What is expected - Reproduce the entire listing below word for word, leaving out the pictures.

Exercise data -
------------------------

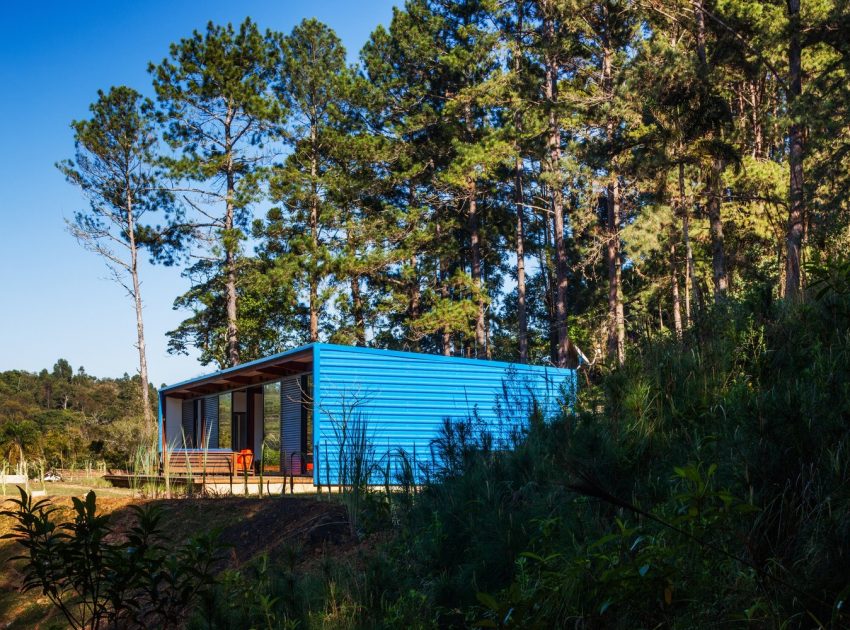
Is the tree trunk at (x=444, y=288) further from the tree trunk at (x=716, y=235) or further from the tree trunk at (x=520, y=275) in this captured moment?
the tree trunk at (x=716, y=235)

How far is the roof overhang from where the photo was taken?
46.0ft

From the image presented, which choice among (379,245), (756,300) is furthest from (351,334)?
(756,300)

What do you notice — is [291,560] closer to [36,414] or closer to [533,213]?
[533,213]

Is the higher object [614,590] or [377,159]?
[377,159]

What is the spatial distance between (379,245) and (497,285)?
391 inches

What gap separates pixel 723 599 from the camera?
8.31 ft

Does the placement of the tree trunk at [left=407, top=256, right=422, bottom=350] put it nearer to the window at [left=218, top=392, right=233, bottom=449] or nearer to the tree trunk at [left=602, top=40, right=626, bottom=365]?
the tree trunk at [left=602, top=40, right=626, bottom=365]


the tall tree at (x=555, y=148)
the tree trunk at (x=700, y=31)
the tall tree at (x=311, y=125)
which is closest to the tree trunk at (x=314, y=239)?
the tall tree at (x=311, y=125)

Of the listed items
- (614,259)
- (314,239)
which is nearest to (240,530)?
(614,259)

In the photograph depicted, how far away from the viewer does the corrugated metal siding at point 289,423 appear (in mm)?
17458

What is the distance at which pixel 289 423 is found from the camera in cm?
1828

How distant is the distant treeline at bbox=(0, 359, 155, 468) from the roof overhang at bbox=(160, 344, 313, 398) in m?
1.75

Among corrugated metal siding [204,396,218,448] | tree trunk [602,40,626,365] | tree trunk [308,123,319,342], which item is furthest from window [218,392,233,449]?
tree trunk [602,40,626,365]

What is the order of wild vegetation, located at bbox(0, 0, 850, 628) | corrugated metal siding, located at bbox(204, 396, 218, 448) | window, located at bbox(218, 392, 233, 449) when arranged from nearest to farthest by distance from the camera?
1. wild vegetation, located at bbox(0, 0, 850, 628)
2. window, located at bbox(218, 392, 233, 449)
3. corrugated metal siding, located at bbox(204, 396, 218, 448)
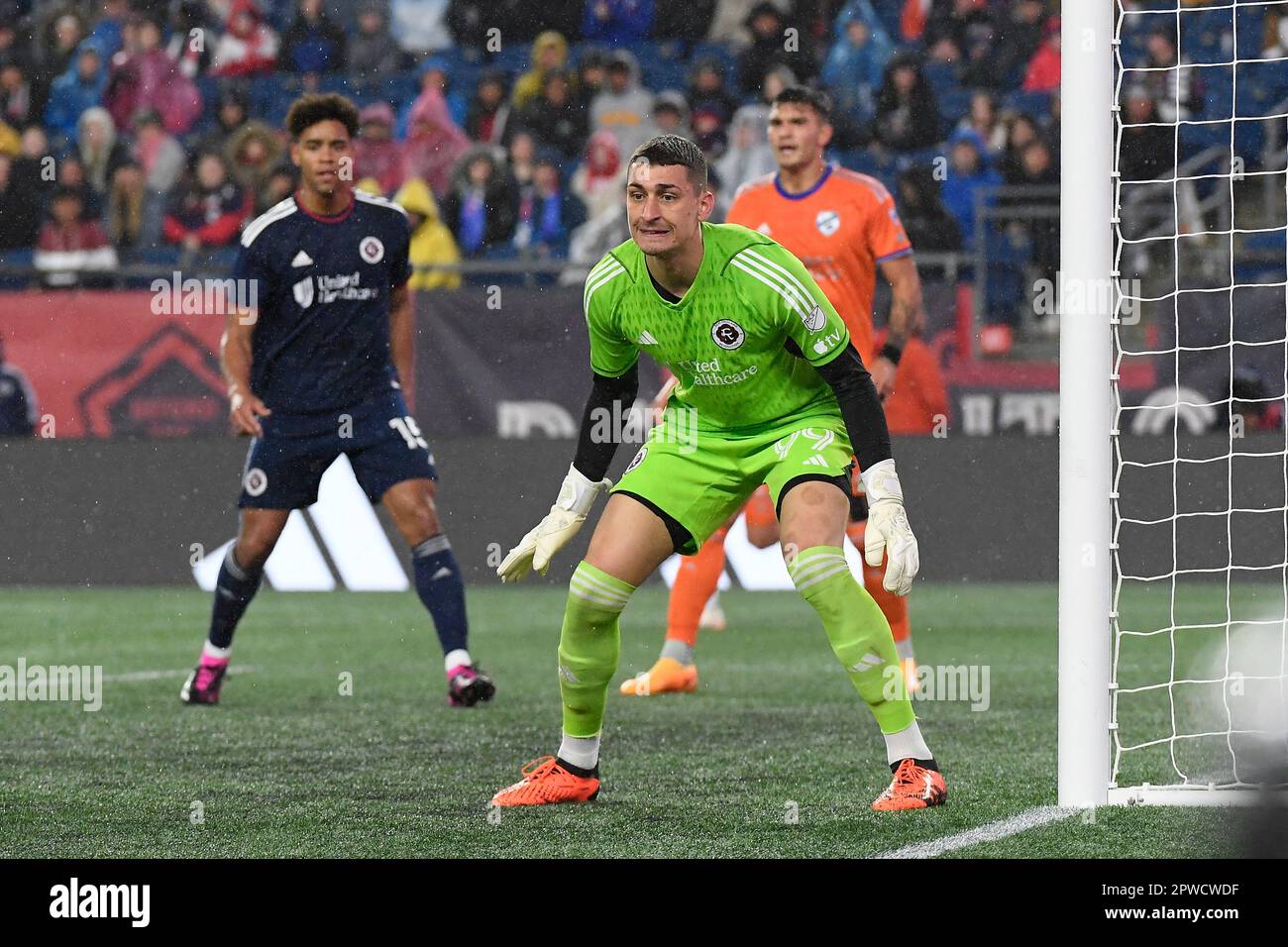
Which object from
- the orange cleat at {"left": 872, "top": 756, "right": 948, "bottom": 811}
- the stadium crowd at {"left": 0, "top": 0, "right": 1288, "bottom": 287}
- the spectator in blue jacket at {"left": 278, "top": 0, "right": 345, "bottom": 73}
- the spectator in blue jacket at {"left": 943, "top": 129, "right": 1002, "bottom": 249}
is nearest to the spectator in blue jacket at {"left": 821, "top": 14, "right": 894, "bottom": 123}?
the stadium crowd at {"left": 0, "top": 0, "right": 1288, "bottom": 287}

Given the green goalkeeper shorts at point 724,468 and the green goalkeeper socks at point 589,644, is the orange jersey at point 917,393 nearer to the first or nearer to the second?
the green goalkeeper shorts at point 724,468

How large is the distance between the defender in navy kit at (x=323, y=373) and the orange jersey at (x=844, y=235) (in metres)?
1.48

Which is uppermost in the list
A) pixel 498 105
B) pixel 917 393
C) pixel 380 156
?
pixel 498 105

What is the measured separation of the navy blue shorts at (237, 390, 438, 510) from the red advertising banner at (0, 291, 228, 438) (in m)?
5.03

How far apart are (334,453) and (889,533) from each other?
3.30 meters

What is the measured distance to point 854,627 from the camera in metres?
5.04

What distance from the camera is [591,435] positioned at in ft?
17.9

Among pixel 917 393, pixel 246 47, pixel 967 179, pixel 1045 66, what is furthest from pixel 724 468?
pixel 246 47

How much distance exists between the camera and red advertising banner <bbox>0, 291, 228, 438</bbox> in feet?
41.3

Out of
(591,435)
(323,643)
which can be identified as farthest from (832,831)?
(323,643)

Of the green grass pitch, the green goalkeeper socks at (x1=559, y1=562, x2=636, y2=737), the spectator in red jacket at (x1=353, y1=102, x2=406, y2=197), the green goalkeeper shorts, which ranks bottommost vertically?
the green grass pitch

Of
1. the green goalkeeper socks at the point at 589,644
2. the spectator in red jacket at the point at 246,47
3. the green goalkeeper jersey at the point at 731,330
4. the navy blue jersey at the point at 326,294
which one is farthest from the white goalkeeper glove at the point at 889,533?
the spectator in red jacket at the point at 246,47

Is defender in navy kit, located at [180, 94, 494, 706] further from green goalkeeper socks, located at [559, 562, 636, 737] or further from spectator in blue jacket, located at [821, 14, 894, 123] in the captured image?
spectator in blue jacket, located at [821, 14, 894, 123]

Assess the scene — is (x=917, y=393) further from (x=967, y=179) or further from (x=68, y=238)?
(x=68, y=238)
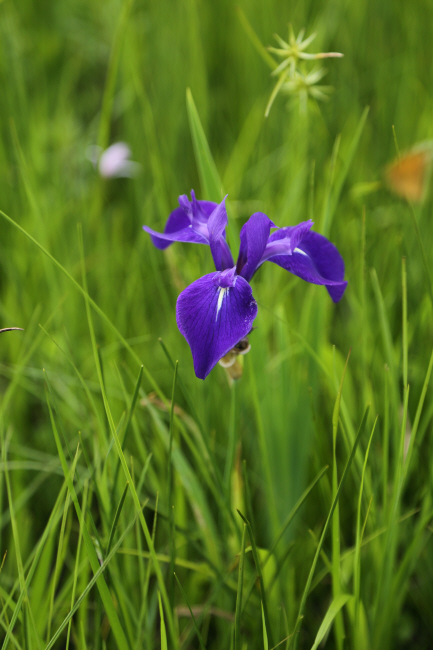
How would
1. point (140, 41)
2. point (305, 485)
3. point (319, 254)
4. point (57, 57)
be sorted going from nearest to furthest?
point (319, 254) → point (305, 485) → point (140, 41) → point (57, 57)

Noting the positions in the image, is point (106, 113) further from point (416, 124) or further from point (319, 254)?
point (416, 124)

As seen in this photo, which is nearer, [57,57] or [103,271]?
[103,271]

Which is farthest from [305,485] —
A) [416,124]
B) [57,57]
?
[57,57]

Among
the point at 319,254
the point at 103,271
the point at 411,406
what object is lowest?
the point at 411,406

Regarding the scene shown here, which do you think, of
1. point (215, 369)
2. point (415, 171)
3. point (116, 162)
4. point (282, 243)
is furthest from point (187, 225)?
point (116, 162)

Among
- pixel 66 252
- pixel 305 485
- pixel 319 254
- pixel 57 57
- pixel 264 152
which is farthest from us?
pixel 57 57

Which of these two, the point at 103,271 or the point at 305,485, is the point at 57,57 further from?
the point at 305,485

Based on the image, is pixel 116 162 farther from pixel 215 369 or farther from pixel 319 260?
pixel 319 260

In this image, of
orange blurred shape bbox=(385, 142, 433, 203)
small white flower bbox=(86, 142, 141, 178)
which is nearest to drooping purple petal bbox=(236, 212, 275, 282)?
orange blurred shape bbox=(385, 142, 433, 203)

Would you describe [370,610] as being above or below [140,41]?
below
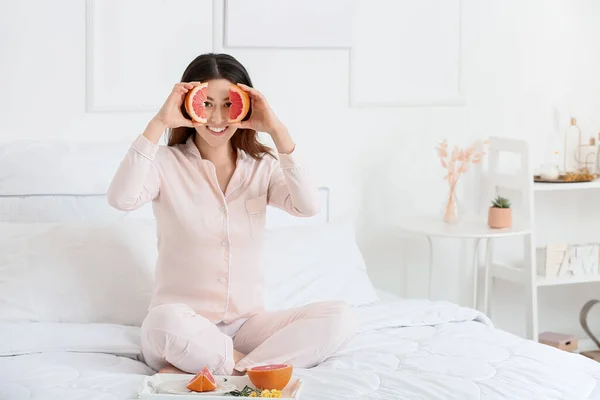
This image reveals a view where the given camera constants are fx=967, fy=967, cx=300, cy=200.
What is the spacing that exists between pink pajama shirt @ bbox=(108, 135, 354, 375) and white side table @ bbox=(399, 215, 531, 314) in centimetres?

------------------------

Output -
Is the tree trunk at (x=444, y=288) further from the tree trunk at (x=716, y=235) or further from the tree trunk at (x=520, y=275) in this captured moment?
the tree trunk at (x=716, y=235)

How far is the roof overhang from where the photo was taken?
46.0ft

From the image presented, which choice among (379,245), (756,300) is furthest from (351,334)?
(756,300)

What do you notice — is [291,560] closer to [36,414] or closer to [533,213]?
[533,213]

Is the higher object [614,590] or [377,159]?
[377,159]

What is the spatial distance between (379,245) and (497,285)?
391 inches

What gap separates pixel 723 599 from the camera?
8.31 ft

Does the placement of the tree trunk at [left=407, top=256, right=422, bottom=350] put it nearer to the window at [left=218, top=392, right=233, bottom=449] or nearer to the tree trunk at [left=602, top=40, right=626, bottom=365]?
the tree trunk at [left=602, top=40, right=626, bottom=365]


the tall tree at (x=555, y=148)
the tree trunk at (x=700, y=31)
the tall tree at (x=311, y=125)
which is closest to the tree trunk at (x=314, y=239)?
the tall tree at (x=311, y=125)

Of the listed items
- (614,259)
- (314,239)
which is nearest to (240,530)?
(614,259)

In the photograph depicted, how far away from the viewer does the corrugated metal siding at point 289,423 appear (in mm)?
17458

What is the distance at which pixel 289 423 is found from the camera in cm?
1828

How distant is the distant treeline at bbox=(0, 359, 155, 468) from the roof overhang at bbox=(160, 344, 313, 398) in m?
1.75

Among corrugated metal siding [204,396,218,448] | tree trunk [602,40,626,365] | tree trunk [308,123,319,342], which item is furthest from window [218,392,233,449]?
tree trunk [602,40,626,365]

What is the order of wild vegetation, located at bbox(0, 0, 850, 628) | corrugated metal siding, located at bbox(204, 396, 218, 448) | window, located at bbox(218, 392, 233, 449) when arranged from nearest to farthest by distance from the camera?
1. wild vegetation, located at bbox(0, 0, 850, 628)
2. window, located at bbox(218, 392, 233, 449)
3. corrugated metal siding, located at bbox(204, 396, 218, 448)
Which object from
- the orange cleat at {"left": 872, "top": 756, "right": 948, "bottom": 811}
- the stadium crowd at {"left": 0, "top": 0, "right": 1288, "bottom": 287}
- the spectator in blue jacket at {"left": 278, "top": 0, "right": 345, "bottom": 73}
- the spectator in blue jacket at {"left": 943, "top": 129, "right": 1002, "bottom": 249}
is nearest to the spectator in blue jacket at {"left": 821, "top": 14, "right": 894, "bottom": 123}?
the stadium crowd at {"left": 0, "top": 0, "right": 1288, "bottom": 287}

Given the green goalkeeper shorts at point 724,468 and the green goalkeeper socks at point 589,644, is the orange jersey at point 917,393 nearer to the first or nearer to the second?
the green goalkeeper shorts at point 724,468

How large is the distance between the defender in navy kit at (x=323, y=373) and the orange jersey at (x=844, y=235) (in metres)?
1.48

Which is uppermost in the list
A) pixel 498 105
B) pixel 917 393
C) pixel 380 156
?
pixel 498 105

What is the measured separation of the navy blue shorts at (237, 390, 438, 510) from the red advertising banner at (0, 291, 228, 438) (in m)?
5.03

How far apart are (334,453) and (889,533) from each other?
3.30 meters

What is the measured distance to point 854,627 from the camera in metres?
5.04

What distance from the camera is [591,435] positioned at in ft?
17.9

Among pixel 917 393, pixel 246 47, pixel 967 179, pixel 1045 66, what is furthest from pixel 724 468?
pixel 246 47

How much distance exists between the camera and red advertising banner <bbox>0, 291, 228, 438</bbox> in feet?
41.3

Out of
(591,435)
(323,643)
which can be identified as farthest from (832,831)?
(323,643)

Of the green grass pitch, the green goalkeeper socks at (x1=559, y1=562, x2=636, y2=737), the spectator in red jacket at (x1=353, y1=102, x2=406, y2=197), the green goalkeeper shorts, which ranks bottommost vertically?
the green grass pitch

Of
1. the green goalkeeper socks at the point at 589,644
2. the spectator in red jacket at the point at 246,47
3. the green goalkeeper jersey at the point at 731,330
4. the navy blue jersey at the point at 326,294
which one is farthest from the white goalkeeper glove at the point at 889,533?
the spectator in red jacket at the point at 246,47

Is defender in navy kit, located at [180, 94, 494, 706] further from green goalkeeper socks, located at [559, 562, 636, 737] or further from spectator in blue jacket, located at [821, 14, 894, 123] in the captured image?
spectator in blue jacket, located at [821, 14, 894, 123]

Assess the scene — is (x=917, y=393) further from (x=967, y=179) or further from (x=68, y=238)?
(x=68, y=238)
How would
1. point (140, 41)
2. point (305, 485)
3. point (319, 254)
4. point (57, 57)
be sorted going from nearest to furthest?
point (319, 254) → point (305, 485) → point (140, 41) → point (57, 57)

Noting the positions in the image, is point (106, 113) further from point (416, 124) or further from point (319, 254)?
point (416, 124)

As seen in this photo, which is nearer, [57,57] or [103,271]?
[103,271]

Which is farthest from [305,485] —
A) [416,124]
B) [57,57]
?
[57,57]

Among
the point at 319,254
the point at 103,271
the point at 411,406
what object is lowest?
the point at 411,406

Regarding the scene shown here, which do you think, of
1. point (215, 369)
2. point (415, 171)
3. point (116, 162)
4. point (282, 243)
is furthest from point (187, 225)?
point (116, 162)

Among
- pixel 66 252
- pixel 305 485
- pixel 319 254
- pixel 57 57
- pixel 264 152
which is farthest from us?
pixel 57 57

Which of these two, the point at 103,271 or the point at 305,485, is the point at 57,57 further from?
the point at 305,485

Based on the image, is pixel 116 162 farther from pixel 215 369 or farther from pixel 319 260?
pixel 319 260

In this image, of
orange blurred shape bbox=(385, 142, 433, 203)
small white flower bbox=(86, 142, 141, 178)
which is nearest to drooping purple petal bbox=(236, 212, 275, 282)?
orange blurred shape bbox=(385, 142, 433, 203)

Would you describe [370,610] as being above or below [140,41]?
below
This image reveals a view where the given camera constants are fx=967, fy=967, cx=300, cy=200.
What is the spacing that exists between pink pajama shirt @ bbox=(108, 135, 354, 375) and white side table @ bbox=(399, 215, 531, 314) in centimetres?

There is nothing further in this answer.